## Source material:
+++++
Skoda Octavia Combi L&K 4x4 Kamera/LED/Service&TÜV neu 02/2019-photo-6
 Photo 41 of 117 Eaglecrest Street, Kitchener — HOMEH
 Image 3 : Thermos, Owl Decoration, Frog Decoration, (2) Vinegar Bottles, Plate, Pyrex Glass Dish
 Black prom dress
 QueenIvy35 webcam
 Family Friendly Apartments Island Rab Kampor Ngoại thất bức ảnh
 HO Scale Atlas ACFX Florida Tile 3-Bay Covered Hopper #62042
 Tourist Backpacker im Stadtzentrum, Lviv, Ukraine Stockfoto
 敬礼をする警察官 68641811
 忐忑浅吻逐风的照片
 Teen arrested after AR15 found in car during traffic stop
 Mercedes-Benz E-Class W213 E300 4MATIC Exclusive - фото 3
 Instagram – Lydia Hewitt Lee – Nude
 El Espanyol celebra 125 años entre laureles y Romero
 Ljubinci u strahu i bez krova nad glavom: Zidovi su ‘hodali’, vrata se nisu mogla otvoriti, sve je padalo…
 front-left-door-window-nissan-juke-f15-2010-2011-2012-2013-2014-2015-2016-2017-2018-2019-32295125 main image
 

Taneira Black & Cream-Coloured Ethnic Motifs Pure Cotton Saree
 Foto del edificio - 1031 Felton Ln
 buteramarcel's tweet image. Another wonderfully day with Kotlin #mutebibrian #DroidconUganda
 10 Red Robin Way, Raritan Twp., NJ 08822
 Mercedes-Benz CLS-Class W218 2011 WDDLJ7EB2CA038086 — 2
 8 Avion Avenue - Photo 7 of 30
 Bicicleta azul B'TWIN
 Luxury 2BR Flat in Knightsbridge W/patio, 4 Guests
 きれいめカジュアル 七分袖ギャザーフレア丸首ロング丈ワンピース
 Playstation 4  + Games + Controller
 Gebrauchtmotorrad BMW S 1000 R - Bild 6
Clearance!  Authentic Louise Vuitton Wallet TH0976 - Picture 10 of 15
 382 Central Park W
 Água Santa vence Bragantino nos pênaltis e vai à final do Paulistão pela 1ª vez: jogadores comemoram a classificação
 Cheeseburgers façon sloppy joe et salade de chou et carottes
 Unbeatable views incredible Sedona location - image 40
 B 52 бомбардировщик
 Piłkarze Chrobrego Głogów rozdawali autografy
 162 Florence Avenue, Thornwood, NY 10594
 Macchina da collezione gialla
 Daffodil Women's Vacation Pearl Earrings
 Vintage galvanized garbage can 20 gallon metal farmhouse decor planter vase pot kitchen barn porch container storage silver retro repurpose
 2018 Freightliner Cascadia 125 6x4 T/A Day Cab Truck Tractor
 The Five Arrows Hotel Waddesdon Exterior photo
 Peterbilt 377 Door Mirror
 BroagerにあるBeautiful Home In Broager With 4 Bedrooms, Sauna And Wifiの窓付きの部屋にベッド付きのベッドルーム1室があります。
+++++
## Directions:
Tell me how many lines in the entries contain the string "Black", and give nothing besides that number.

## Reply:
2